* REQUIREMENT
Please rewrite the listing from its first line through the line containing "Which year has the lowest", swapping "slide" for "page" and leaving everything else unchanged.
++++
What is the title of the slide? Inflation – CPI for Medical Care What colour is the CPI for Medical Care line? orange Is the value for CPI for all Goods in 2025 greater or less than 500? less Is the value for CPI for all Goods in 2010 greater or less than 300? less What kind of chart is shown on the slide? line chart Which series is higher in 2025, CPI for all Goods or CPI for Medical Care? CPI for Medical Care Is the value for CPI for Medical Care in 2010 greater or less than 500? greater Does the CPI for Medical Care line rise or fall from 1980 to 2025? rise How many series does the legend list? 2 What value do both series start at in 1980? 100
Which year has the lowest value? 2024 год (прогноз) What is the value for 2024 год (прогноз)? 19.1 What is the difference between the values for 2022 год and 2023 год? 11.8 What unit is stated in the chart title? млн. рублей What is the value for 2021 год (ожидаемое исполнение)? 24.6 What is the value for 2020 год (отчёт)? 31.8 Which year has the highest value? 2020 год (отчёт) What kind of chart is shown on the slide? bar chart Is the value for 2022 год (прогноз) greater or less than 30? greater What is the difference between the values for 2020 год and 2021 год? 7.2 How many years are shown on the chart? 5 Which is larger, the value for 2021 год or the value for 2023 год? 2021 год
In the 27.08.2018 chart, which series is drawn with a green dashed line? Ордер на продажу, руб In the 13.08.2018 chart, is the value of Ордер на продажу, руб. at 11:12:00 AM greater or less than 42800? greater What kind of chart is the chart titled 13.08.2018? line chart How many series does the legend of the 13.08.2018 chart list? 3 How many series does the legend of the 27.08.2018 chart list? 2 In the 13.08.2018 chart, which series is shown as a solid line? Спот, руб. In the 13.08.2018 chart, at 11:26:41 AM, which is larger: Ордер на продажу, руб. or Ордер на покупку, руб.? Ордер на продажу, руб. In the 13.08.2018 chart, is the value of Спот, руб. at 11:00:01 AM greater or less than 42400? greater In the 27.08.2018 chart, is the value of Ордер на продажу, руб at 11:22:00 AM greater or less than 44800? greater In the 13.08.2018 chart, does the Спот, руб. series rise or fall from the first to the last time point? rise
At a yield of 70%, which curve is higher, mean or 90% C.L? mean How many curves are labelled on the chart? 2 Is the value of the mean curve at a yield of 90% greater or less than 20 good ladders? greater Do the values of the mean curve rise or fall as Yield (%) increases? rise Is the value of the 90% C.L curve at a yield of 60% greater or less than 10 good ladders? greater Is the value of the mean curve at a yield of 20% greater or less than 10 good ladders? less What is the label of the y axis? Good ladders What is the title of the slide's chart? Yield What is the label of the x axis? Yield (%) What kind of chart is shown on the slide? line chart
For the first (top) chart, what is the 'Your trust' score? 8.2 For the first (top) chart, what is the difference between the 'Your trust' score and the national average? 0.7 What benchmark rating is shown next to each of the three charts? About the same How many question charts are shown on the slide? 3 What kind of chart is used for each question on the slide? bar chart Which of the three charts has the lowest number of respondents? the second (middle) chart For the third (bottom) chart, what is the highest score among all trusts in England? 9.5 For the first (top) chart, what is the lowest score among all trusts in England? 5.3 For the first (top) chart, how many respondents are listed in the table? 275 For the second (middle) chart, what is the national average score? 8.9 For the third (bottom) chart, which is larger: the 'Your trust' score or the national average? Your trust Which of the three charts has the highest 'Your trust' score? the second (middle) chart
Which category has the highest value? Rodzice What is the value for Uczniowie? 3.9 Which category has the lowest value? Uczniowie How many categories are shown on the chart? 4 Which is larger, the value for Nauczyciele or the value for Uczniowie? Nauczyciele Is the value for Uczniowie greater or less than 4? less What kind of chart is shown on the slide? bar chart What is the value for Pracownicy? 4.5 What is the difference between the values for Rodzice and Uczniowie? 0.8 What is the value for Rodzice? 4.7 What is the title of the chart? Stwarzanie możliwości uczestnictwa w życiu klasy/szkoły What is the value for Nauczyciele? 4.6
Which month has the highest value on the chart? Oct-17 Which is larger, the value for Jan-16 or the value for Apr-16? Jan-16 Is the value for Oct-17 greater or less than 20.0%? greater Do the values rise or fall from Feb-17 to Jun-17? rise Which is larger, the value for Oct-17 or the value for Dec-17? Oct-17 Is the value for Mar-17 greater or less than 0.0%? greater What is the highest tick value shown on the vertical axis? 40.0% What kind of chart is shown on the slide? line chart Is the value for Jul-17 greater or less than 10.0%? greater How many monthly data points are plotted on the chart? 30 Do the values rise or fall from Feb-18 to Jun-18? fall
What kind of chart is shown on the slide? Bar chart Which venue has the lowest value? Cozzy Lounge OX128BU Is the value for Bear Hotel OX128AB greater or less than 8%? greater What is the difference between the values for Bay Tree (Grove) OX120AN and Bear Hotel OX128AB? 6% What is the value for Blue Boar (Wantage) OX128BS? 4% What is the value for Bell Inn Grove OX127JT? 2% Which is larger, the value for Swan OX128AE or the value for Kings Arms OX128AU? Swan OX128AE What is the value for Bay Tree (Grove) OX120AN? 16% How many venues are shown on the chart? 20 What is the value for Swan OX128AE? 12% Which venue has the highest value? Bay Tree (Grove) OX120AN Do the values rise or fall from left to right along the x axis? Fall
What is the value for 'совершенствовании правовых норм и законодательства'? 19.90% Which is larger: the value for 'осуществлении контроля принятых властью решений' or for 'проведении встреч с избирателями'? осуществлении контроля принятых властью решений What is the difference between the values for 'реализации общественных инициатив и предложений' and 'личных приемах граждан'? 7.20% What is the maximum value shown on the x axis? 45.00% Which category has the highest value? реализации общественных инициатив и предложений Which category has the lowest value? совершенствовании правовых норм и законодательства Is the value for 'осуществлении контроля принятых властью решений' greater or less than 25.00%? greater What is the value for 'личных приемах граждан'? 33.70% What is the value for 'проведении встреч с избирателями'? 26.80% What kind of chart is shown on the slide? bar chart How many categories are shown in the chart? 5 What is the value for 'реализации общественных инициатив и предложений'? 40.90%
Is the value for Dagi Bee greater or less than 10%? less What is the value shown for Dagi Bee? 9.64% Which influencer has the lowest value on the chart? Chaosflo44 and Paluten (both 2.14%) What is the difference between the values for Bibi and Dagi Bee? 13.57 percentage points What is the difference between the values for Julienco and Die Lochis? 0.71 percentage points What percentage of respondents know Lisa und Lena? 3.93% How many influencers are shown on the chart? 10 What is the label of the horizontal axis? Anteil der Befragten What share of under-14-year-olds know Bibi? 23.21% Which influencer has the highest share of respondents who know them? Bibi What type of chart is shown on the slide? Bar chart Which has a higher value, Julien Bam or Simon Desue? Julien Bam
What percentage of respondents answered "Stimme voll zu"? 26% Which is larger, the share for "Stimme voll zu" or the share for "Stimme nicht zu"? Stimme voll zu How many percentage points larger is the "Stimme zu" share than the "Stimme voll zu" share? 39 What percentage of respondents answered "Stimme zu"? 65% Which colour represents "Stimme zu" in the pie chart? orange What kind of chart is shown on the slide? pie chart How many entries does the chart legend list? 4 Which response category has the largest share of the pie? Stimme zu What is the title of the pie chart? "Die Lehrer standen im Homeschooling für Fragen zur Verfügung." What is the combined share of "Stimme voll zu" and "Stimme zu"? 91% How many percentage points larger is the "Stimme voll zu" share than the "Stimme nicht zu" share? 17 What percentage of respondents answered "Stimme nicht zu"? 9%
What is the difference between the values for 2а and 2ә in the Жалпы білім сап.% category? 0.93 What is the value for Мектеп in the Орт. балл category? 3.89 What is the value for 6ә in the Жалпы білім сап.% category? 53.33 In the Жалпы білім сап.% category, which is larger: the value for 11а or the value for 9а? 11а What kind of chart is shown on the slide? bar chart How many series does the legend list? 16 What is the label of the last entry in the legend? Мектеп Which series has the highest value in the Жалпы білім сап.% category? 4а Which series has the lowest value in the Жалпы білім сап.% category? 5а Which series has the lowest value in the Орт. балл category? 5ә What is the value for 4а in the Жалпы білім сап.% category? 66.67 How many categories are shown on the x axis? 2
++++
* TASK RESULT
What is the title of the page? Inflation – CPI for Medical Care What colour is the CPI for Medical Care line? orange Is the value for CPI for all Goods in 2025 greater or less than 500? less Is the value for CPI for all Goods in 2010 greater or less than 300? less What kind of chart is shown on the page? line chart Which series is higher in 2025, CPI for all Goods or CPI for Medical Care? CPI for Medical Care Is the value for CPI for Medical Care in 2010 greater or less than 500? greater Does the CPI for Medical Care line rise or fall from 1980 to 2025? rise How many series does the legend list? 2 What value do both series start at in 1980? 100
Which year has the lowest value? 2024 год (прогноз) What is the value for 2024 год (прогноз)? 19.1 What is the difference between the values for 2022 год and 2023 год? 11.8 What unit is stated in the chart title? млн. рублей What is the value for 2021 год (ожидаемое исполнение)? 24.6 What is the value for 2020 год (отчёт)? 31.8 Which year has the highest value? 2020 год (отчёт) What kind of chart is shown on the page? bar chart Is the value for 2022 год (прогноз) greater or less than 30? greater What is the difference between the values for 2020 год and 2021 год? 7.2 How many years are shown on the chart? 5 Which is larger, the value for 2021 год or the value for 2023 год? 2021 год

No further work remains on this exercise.